▸ ОТРЫВОК:

##############################

С дочкой Таней, Ленинград, 1953 г.
Через год он поступил в Мореходное училище в Архангельске. Еще через год его отдали под трибунал – в плавании он и еще два парнишки украли из улова несколько рыбин, зажарили и съели – они были голодные. Счастье, что меня отпустил начальник, и я добралась до Архангельска раньше, чем их засудили, и с помощью замполита училища (и среди них бывали хорошие люди) добилась, что Егорку и его дружков не судили, а отправили рядовыми на флот.
В августе 1945-го я поехала к маме на свидание – впервые за семь лет. В купе со мной ехали три офицера, один из них оказался прокурором маминого лагеря. Он дал мне двухнедельное свидание – небывалое дело! Похоже, ему было стыдно – он, мужик, четыре года наблюдал в казахстанском женском лагере за исполнением закона, а я, девчонка, – в действующей армии.

С детьми Таней и Алешей, Одесса, 1957 г.

##############################

▸ ЦЕЛЬ ЗАДАНИЯ: Выпишите из отрывка дословно весь текст, начиная со слов «С дочкой Таней, Ленинград, 1953» и продолжая вплоть до слов «Одесса, 1957 г.». Приведенный далее список никак не связан с отрывком.

##############################

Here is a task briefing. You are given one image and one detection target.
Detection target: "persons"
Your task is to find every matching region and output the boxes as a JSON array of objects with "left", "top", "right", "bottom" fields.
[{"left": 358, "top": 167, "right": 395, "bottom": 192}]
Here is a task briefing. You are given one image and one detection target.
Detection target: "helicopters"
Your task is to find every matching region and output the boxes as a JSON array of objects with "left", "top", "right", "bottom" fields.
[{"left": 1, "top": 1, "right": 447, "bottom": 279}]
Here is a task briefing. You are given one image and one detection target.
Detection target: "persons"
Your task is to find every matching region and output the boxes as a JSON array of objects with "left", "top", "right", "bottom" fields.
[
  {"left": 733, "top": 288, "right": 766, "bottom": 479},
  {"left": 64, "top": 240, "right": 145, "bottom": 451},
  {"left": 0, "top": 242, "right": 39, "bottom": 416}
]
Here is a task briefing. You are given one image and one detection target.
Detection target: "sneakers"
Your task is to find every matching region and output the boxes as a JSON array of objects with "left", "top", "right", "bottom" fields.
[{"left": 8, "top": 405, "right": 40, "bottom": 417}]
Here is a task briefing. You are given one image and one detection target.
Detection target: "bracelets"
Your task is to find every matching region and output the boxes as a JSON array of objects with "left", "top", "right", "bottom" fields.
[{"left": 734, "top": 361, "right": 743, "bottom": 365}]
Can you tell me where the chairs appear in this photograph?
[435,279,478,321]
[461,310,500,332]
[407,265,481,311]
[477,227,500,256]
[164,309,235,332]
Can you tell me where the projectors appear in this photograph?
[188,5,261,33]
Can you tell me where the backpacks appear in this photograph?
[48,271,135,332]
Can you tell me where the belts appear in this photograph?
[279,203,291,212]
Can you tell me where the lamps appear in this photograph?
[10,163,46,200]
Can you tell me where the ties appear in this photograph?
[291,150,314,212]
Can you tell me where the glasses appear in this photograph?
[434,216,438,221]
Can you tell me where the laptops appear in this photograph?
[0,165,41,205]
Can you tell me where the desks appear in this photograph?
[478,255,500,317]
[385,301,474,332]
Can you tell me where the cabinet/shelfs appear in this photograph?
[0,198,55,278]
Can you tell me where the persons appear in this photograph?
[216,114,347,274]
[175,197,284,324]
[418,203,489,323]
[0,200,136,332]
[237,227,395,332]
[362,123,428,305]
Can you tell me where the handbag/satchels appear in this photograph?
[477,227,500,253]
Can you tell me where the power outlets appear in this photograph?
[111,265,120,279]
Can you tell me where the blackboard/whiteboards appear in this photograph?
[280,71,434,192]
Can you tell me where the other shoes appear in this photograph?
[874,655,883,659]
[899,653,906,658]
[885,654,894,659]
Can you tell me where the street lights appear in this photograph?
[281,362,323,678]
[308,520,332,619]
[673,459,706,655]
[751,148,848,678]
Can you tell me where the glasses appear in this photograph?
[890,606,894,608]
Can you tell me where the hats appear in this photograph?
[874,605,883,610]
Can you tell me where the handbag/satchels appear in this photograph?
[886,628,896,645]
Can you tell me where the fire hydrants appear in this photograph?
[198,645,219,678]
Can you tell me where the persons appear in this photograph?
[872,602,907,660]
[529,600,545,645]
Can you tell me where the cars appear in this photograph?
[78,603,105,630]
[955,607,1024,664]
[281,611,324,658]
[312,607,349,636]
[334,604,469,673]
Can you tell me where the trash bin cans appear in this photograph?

##############################

▸ ВЫПОЛНЕННОЕ ЗАДАНИЕ:
С дочкой Таней, Ленинград, 1953 г.
Через год он поступил в Мореходное училище в Архангельске. Еще через год его отдали под трибунал – в плавании он и еще два парнишки украли из улова несколько рыбин, зажарили и съели – они были голодные. Счастье, что меня отпустил начальник, и я добралась до Архангельска раньше, чем их засудили, и с помощью замполита училища (и среди них бывали хорошие люди) добилась, что Егорку и его дружков не судили, а отправили рядовыми на флот.
В августе 1945-го я поехала к маме на свидание – впервые за семь лет. В купе со мной ехали три офицера, один из них оказался прокурором маминого лагеря. Он дал мне двухнедельное свидание – небывалое дело! Похоже, ему было стыдно – он, мужик, четыре года наблюдал в казахстанском женском лагере за исполнением закона, а я, девчонка, – в действующей армии.

С детьми Таней и Алешей, Одесса, 1957 г.